▶ **QUELLENAUSZUG**:
Die zyklisch dynamischen Beanspruchungen des Zugbetriebes verursachen eine Reihe von Schädigungen an der Schiene. Durch die stetige Zunahme der Belastungen in Form von höheren Achslasten und Traktionskräften sind die Infrastrukturbetreiber vor neue Herausforderungen gestellt worden.
Die explosionsartige Entstehung von Rollkontaktermüdungsschäden europaweit, so genannten Head Checks, bringen erhebliche Instandhaltungsarbeiten und Erneuerungsmaßnahmen mit sich, die hohe monetäre Aufwendungen und Verfügbarkeitseinschränkungen nach sich ziehen. Durch eine zielgerichtete Schieneninstandhaltung auf LCC Basis kann jedoch der Substanzverzehr verzögert und die Nutzungsdauer der Schiene verlängert werden. Die zustandsabhängige Instandhaltung verlangt jedoch, dass der Regelkreislauf Schienenschädigungsmessung – Schienenschleifen – Reinvestitionszeitpunkt konsequent gelebt werden muss. Im folgenden Artikel werden die sehr erfolgreichen Aktivitäten der ÖBB Infrastruktur AG hinsichtlich Life Cycle Management Schiene dargestellt.
Einleitung
Das Ziel des Infrastrukturbetreibers ist die Bereitstellung eines sicheren und wirtschaftlichen Fahrweges, dazu zählt vor allem die Gewährleistung einer fahrtechnisch optimalen Schienenfahrbahn. Um dies sicher zu stellen, werden bei der ÖBB Infrastruktur AG jährlich rund 650 km Gleis und ca. 700 Weichen schleiftechnisch bearbeitet und 500 km Schiene erneuert. Bei ca. 80 % der Schleifleistung handelt es sich um Entfernung von Rollkontaktermüdungsschäden an der Schienenoberfläche.

▶ **VORLIEGENDE ANGABEN**:
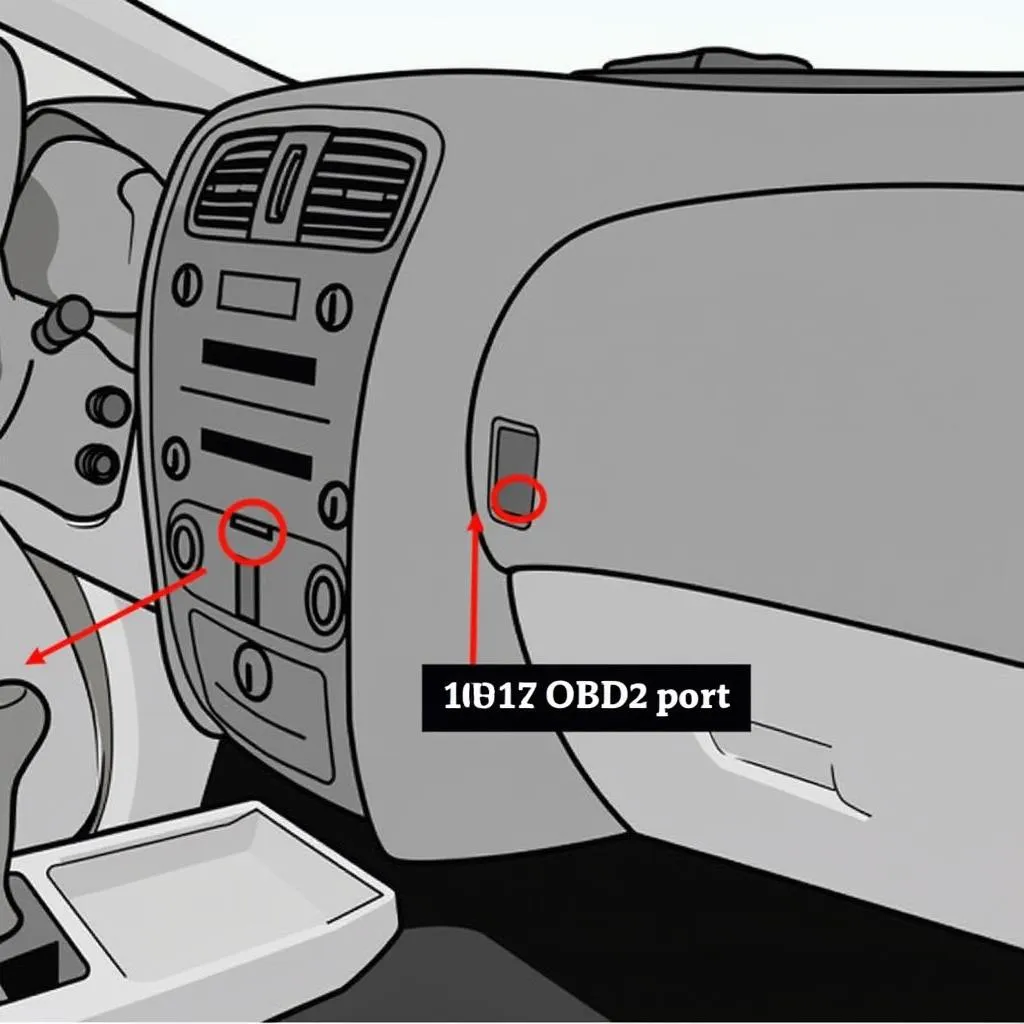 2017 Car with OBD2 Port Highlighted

* * *

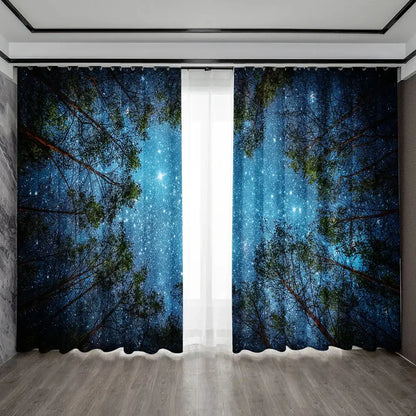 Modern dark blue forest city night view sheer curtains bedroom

...

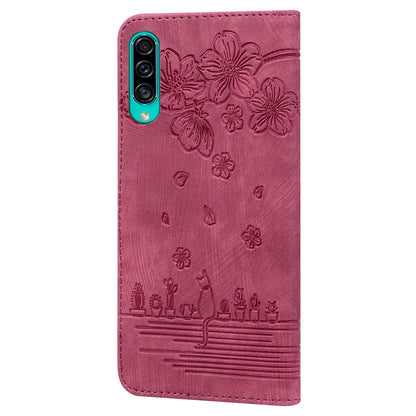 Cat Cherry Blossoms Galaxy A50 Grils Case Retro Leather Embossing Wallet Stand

▶ **AUFGABE**:
Beantworte diese Fragen zum Text über die Schieneninstandhaltung:
(a) Wie werden Rollkontaktermüdungsschäden im Text auch genannt?
(b) Wie viel Gleis und wie viele Weichen bearbeitet die ÖBB Infrastruktur AG jedes Jahr durch Schleifen?
(c) Welcher Anteil der Schleifleistung entfällt auf das Entfernen von Rollkontaktermüdungsschäden?

▶ **LÖSUNG**:
(a) Head Checks
(b) Rund 650 km Gleis und ca. 700 Weichen
(c) Ca. 80 %